Question 20: What does a firm do if it discovers the survey has not been properly signed? And, can someone other than my firm's Chief Executive Officer (CEO) sign the survey?

Answer 20: You must resubmit the survey, along with the appropriate signature (CEO signature required), and write "2nd Copy" on the top of the form.

Question 21: What if the member firm now realizes that it improperly or did not fully complete the survey?

Answer 21: You must submit a fully executed copy of the survey marked "2nd Copy."

Question 22: This Year 2000 issue does not affect my firm. My firm has no computers—we only use personal computers (PCs). Does my firm need to complete the survey?

Answer 22: The full scope of the Year 2000 challenge is not to be underestimated. Facilities, phones, fax machines, power, and elevators, as well as service bureaus and other vendors that you conduct business with, will all be affected. In other words, yes, your firm must fill out the survey indicating that it has a plan to ensure that anything that operates by computer or automated business system will be Year 2000 ready.

As a due diligence exercise, firms must also be cognizant and assured that any third-party vendors upon which the firms depend are doing their part to be ready to meet Year 2000 challenges; your firm's plan should also indicate steps to validate their readiness. In fact, member firms should obtain written assurances from all service providers that the software and hardware products they use are being reviewed for Year 2000 compliance.

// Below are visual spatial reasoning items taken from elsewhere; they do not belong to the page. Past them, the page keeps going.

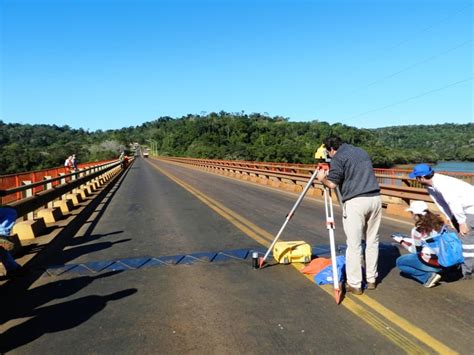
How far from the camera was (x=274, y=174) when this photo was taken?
23.9 meters

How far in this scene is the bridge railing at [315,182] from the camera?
39.2 ft

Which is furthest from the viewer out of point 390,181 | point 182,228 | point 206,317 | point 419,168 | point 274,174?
point 274,174

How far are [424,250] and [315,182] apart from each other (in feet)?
37.8

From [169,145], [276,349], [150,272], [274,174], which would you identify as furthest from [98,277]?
[169,145]

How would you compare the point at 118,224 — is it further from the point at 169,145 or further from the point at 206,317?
the point at 169,145

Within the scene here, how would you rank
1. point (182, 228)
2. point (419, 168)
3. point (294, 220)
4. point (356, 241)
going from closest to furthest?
point (356, 241) < point (419, 168) < point (182, 228) < point (294, 220)

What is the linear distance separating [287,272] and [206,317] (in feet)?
6.05

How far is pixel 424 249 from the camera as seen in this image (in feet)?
17.1

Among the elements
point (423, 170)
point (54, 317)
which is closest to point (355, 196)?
point (423, 170)

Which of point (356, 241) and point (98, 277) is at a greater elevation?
point (356, 241)

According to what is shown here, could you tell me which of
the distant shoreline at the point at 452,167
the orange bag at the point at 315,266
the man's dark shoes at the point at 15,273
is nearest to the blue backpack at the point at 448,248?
the orange bag at the point at 315,266

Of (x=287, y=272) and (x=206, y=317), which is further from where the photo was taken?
(x=287, y=272)

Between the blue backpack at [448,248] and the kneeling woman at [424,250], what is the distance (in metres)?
0.07

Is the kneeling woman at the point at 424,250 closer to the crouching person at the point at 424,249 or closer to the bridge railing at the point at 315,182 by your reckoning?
the crouching person at the point at 424,249
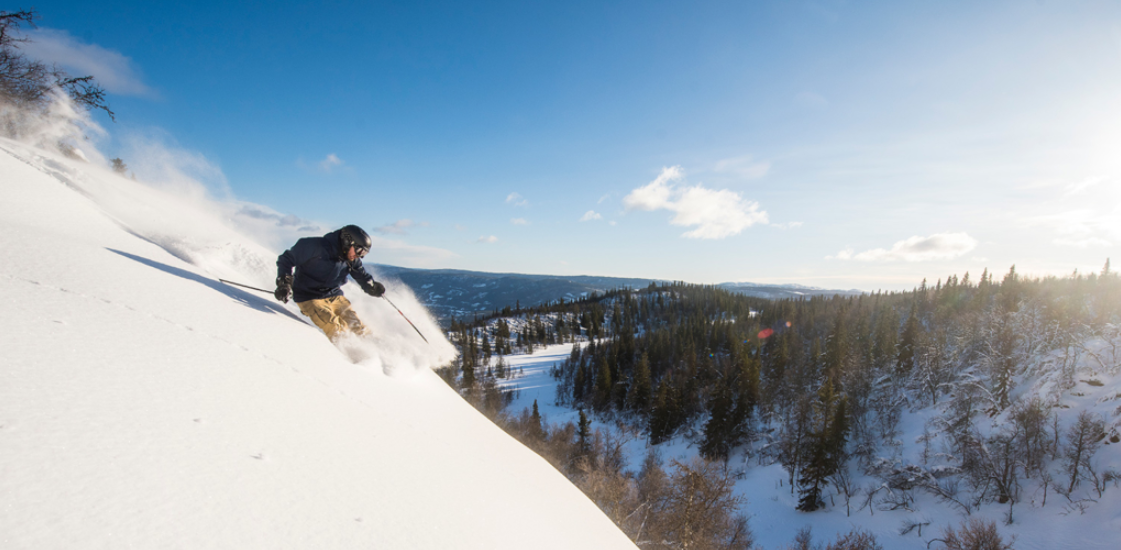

As for firms only having PCs, your plan should include making sure your hardware and desktop software are tested for Year 2000 readiness as well. Even PCs sold and delivered in the last six months may have components that will have problems.

Question 23: In reference to question #1 of the NASD Regulation survey, my firm is neither an "introducing" nor "clearing" firm. Does the firm still need to fill out the survey?

Answer 23: Yes. You should fill in what type of firm you are and complete the survey. The survey applies to every NASD member firm.

Question 24: Does my firm have to fill out the survey if it uses a service bureau?

Answer 24: Yes. As mentioned above, your firm must have a plan in place to work with third-party service providers—including service bureaus—to ensure they will be able to support your firm and will be operational in the year 2000. If possible, your firm should offer to test with them.